── Text extract ──

The making of a Glass Angel Costume, Part Three

Here we are with part three, all about the ruffly skirt! Ruffly skirts are the best skirts, I feel passionately about this and had quite a bit of fun creating this one!

I put up a “tutorial” for this on tumblr, with the bare minimum of required information on how to make it. It ended up being surprisingly popular, gathering 5000someodd notes which is a new record for me! If  you would like to see the short, tutorial version of this project click here.

Otherwise I hope you enjoy my rambles and unnecessary photos (it’s my specialty after all)~

To be honest I didn’t start out with a big plan in mind. For the petticoat I decided to go with my usual method – the one that involves making tons of ruffles and then hoping for the best. In total this petticoat has more (yes, more) ruffles then my RMT bustle has! I was slightly shocked by this, especially since this was so easy/fast to make compared to the bustle.

───

■ Written request ■
From the glass angel skirt post, return everything from "Otherwise I hope" down to "to the bustle.", copied word for word.

── Rows ──

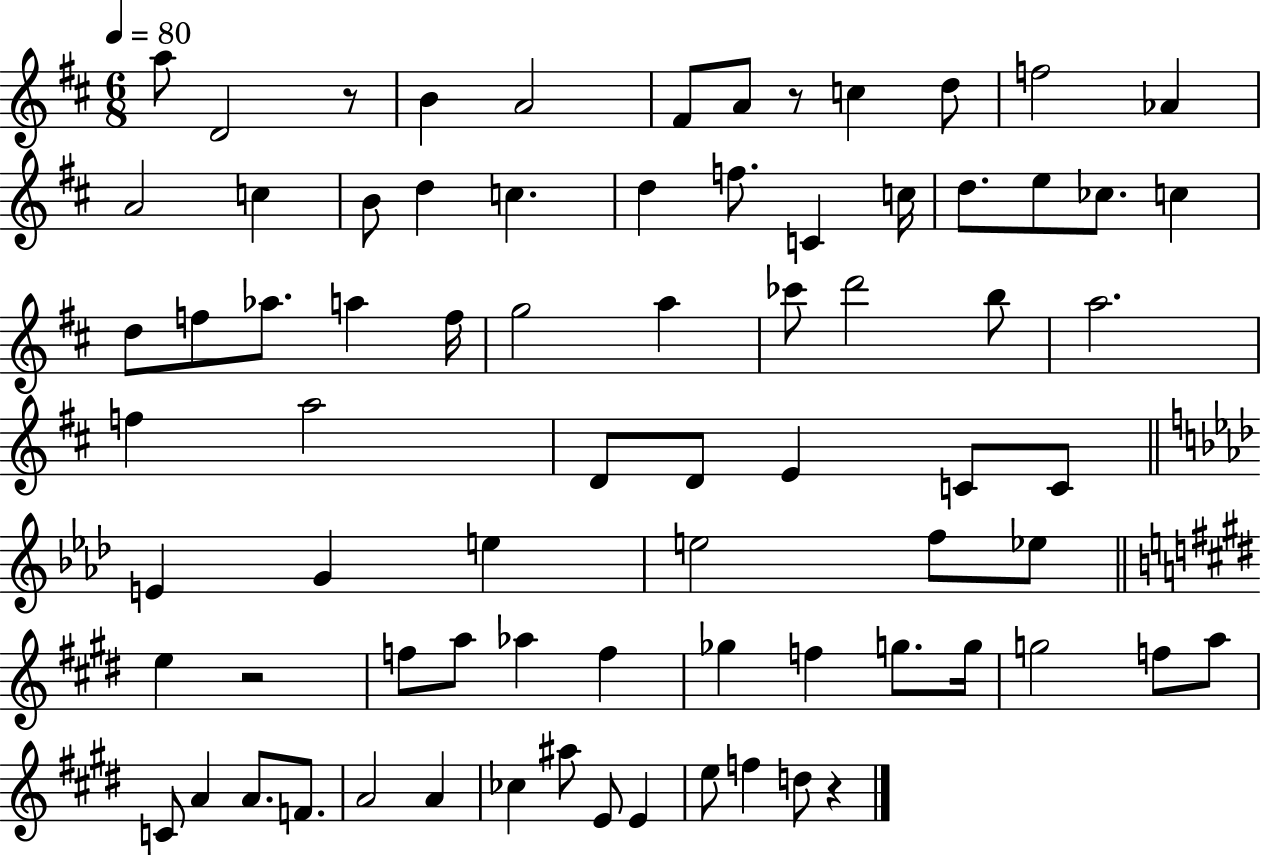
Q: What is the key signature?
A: D major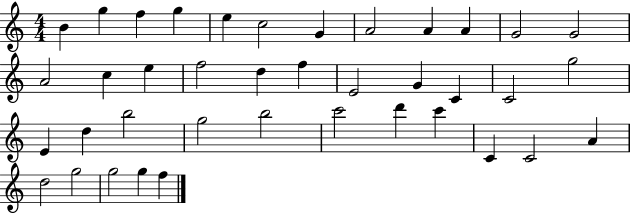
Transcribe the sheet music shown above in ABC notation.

X:1
T:Untitled
M:4/4
L:1/4
K:C
B g f g e c2 G A2 A A G2 G2 A2 c e f2 d f E2 G C C2 g2 E d b2 g2 b2 c'2 d' c' C C2 A d2 g2 g2 g f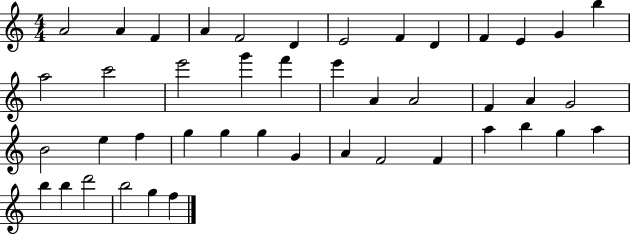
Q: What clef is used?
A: treble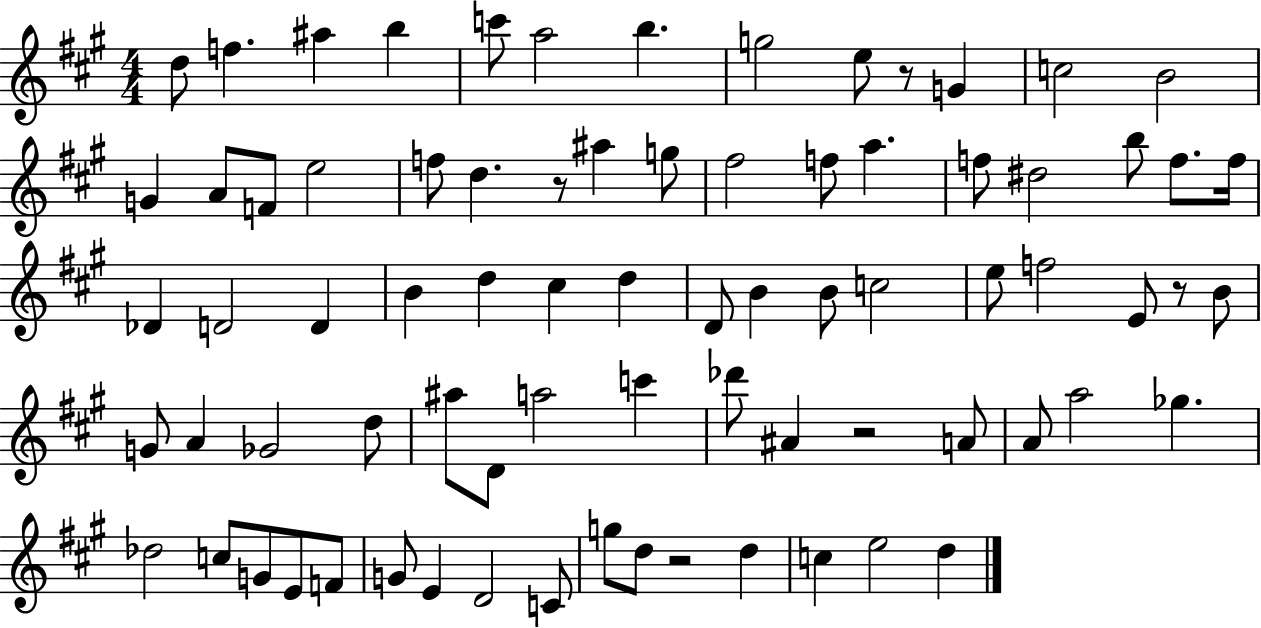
D5/e F5/q. A#5/q B5/q C6/e A5/h B5/q. G5/h E5/e R/e G4/q C5/h B4/h G4/q A4/e F4/e E5/h F5/e D5/q. R/e A#5/q G5/e F#5/h F5/e A5/q. F5/e D#5/h B5/e F5/e. F5/s Db4/q D4/h D4/q B4/q D5/q C#5/q D5/q D4/e B4/q B4/e C5/h E5/e F5/h E4/e R/e B4/e G4/e A4/q Gb4/h D5/e A#5/e D4/e A5/h C6/q Db6/e A#4/q R/h A4/e A4/e A5/h Gb5/q. Db5/h C5/e G4/e E4/e F4/e G4/e E4/q D4/h C4/e G5/e D5/e R/h D5/q C5/q E5/h D5/q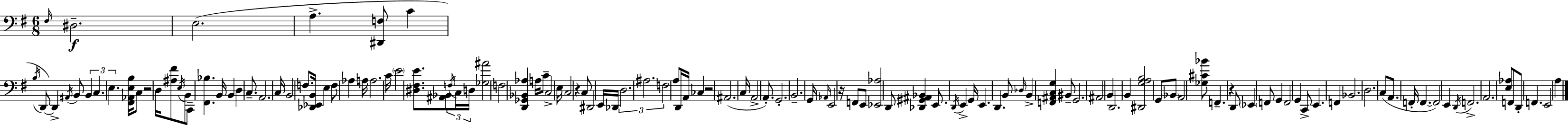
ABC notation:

X:1
T:Untitled
M:6/8
L:1/4
K:G
^F,/4 ^D,2 E,2 A, [^D,,F,]/2 C B,/4 D,,/2 D,, ^A,,/4 B,,/2 B,, C, E, [^F,,_A,,E,B,]/4 C,/2 z2 D,/4 [^A,^F]/2 E,/4 B,,/2 C,,/2 [^F,,_B,] B,,/4 B,, D, C,/2 A,,2 C,/4 B,,2 F,/2 [_D,,_E,,B,,]/4 E, F,/2 _A, A,/4 A,2 C/4 E2 [^D,^F,E]/2 [^A,,_B,,]/2 F,/4 C,/4 D,/4 [_G,^A]2 F,2 [D,,_G,,_B,,_A,] A,/4 C/2 C,2 E,/4 C,2 z C,/2 ^D,,2 E,,/4 _D,,/4 D,2 ^A,2 F,2 A,/2 D,,/4 A,,/4 _C, z2 ^A,,2 C,/4 A,,2 A,,/2 G,,2 B,,2 G,,/4 _A,,/4 E,,2 z/4 F,,/2 E,,/2 [_E,,_A,]2 D,,/2 [_D,,^G,,^A,,_B,,] E,,/2 D,,/4 E,, G,,/4 E,, D,, B,,/2 _D,/4 B,, [F,,^A,,C,G,] ^B,,/2 G,,2 ^A,,2 B,, D,,2 B,, [^D,,G,A,B,]2 G,,/2 _B,,/2 A,,2 [_G,^C_B]/2 F,, z D,,/2 _E,, F,,/2 G,, F,,2 G,, C,,/2 E,, F,, _B,,2 D,2 C,/2 A,,/2 F,,/4 F,, F,,2 E,, D,,/4 F,,2 A,,2 [E,_A,]/2 F,,/2 D,,/2 F,, E,,2 A,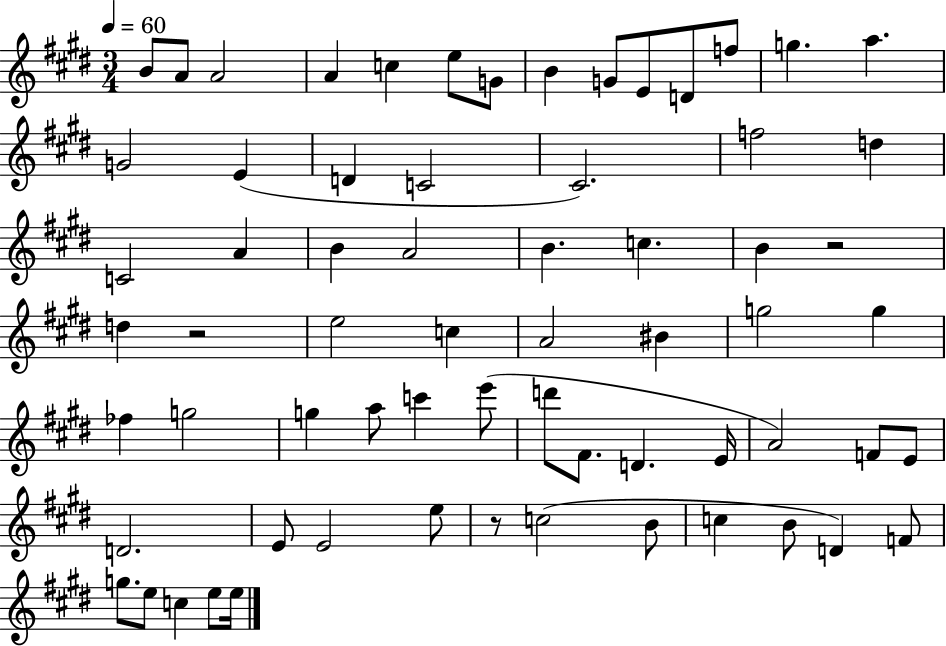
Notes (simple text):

B4/e A4/e A4/h A4/q C5/q E5/e G4/e B4/q G4/e E4/e D4/e F5/e G5/q. A5/q. G4/h E4/q D4/q C4/h C#4/h. F5/h D5/q C4/h A4/q B4/q A4/h B4/q. C5/q. B4/q R/h D5/q R/h E5/h C5/q A4/h BIS4/q G5/h G5/q FES5/q G5/h G5/q A5/e C6/q E6/e D6/e F#4/e. D4/q. E4/s A4/h F4/e E4/e D4/h. E4/e E4/h E5/e R/e C5/h B4/e C5/q B4/e D4/q F4/e G5/e. E5/e C5/q E5/e E5/s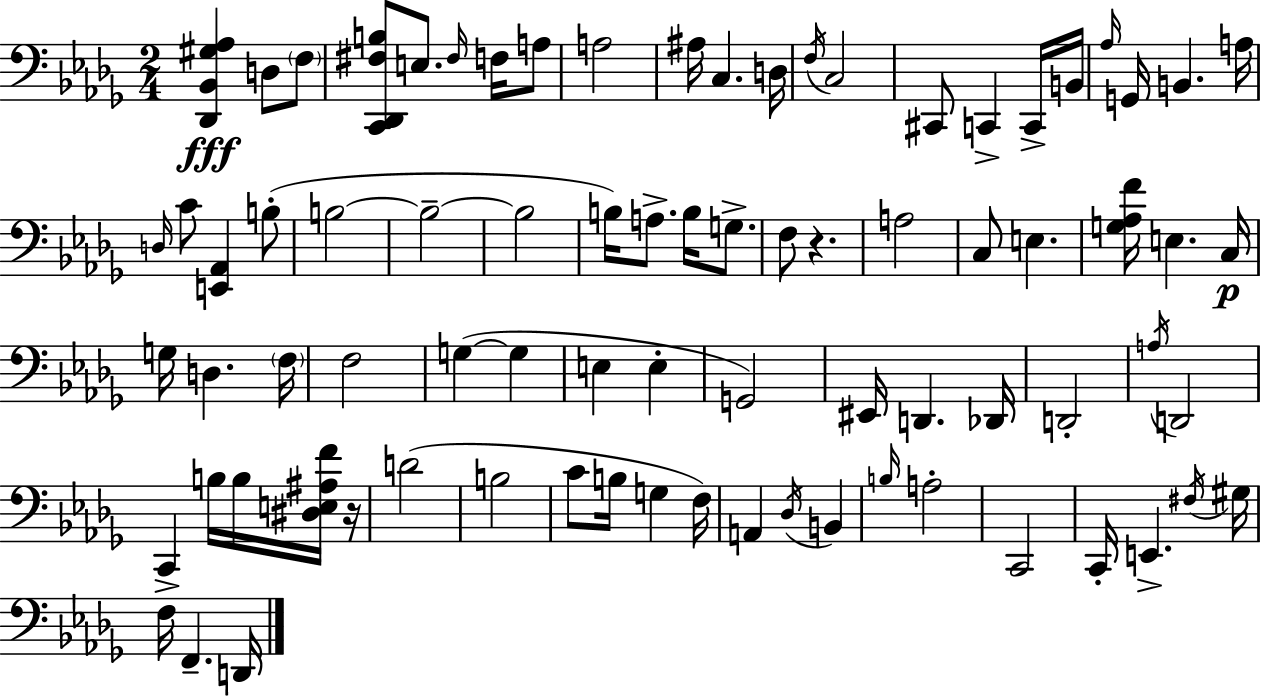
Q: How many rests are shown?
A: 2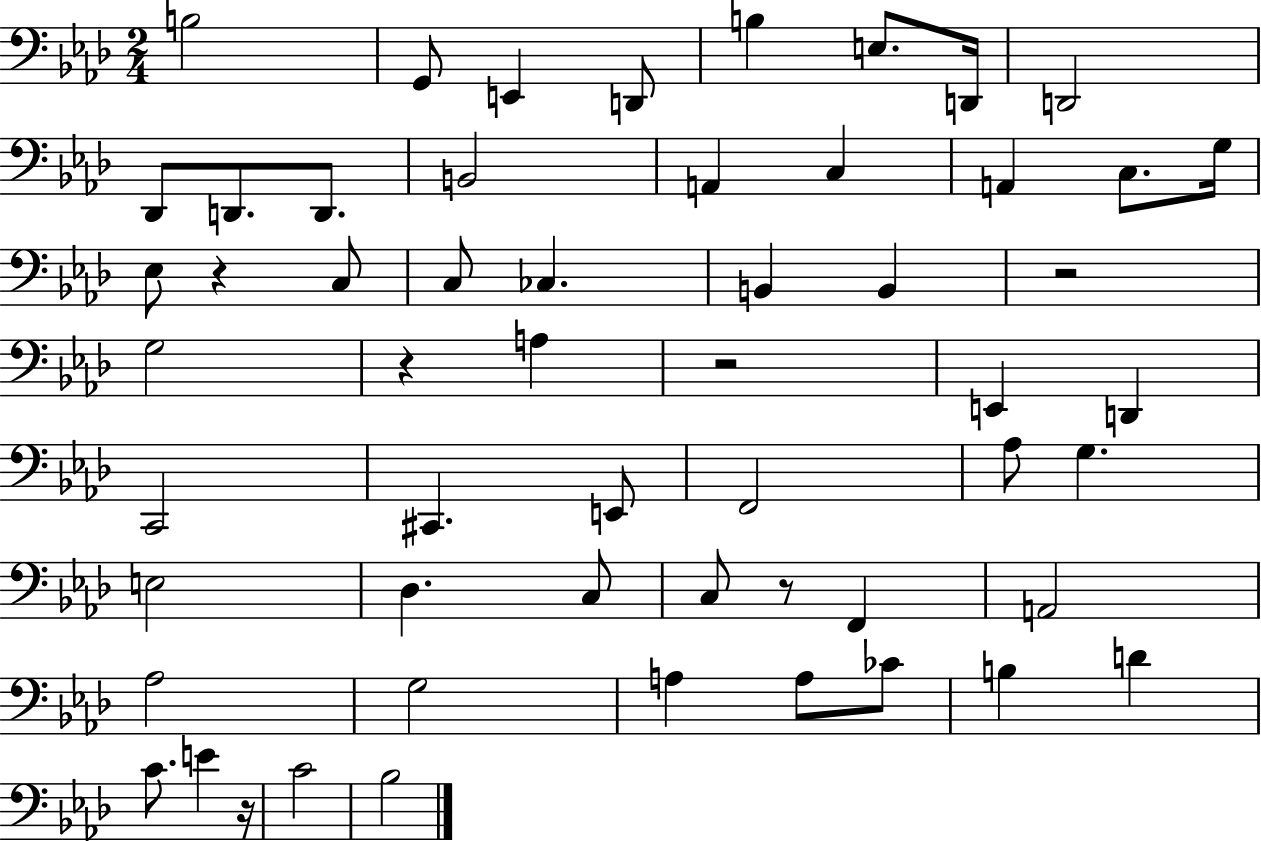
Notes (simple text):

B3/h G2/e E2/q D2/e B3/q E3/e. D2/s D2/h Db2/e D2/e. D2/e. B2/h A2/q C3/q A2/q C3/e. G3/s Eb3/e R/q C3/e C3/e CES3/q. B2/q B2/q R/h G3/h R/q A3/q R/h E2/q D2/q C2/h C#2/q. E2/e F2/h Ab3/e G3/q. E3/h Db3/q. C3/e C3/e R/e F2/q A2/h Ab3/h G3/h A3/q A3/e CES4/e B3/q D4/q C4/e. E4/q R/s C4/h Bb3/h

───

■ The answer ■
Otherwise I hope you enjoy my rambles and unnecessary photos (it’s my specialty after all)~

To be honest I didn’t start out with a big plan in mind. For the petticoat I decided to go with my usual method – the one that involves making tons of ruffles and then hoping for the best. In total this petticoat has more (yes, more) ruffles then my RMT bustle has! I was slightly shocked by this, especially since this was so easy/fast to make compared to the bustle.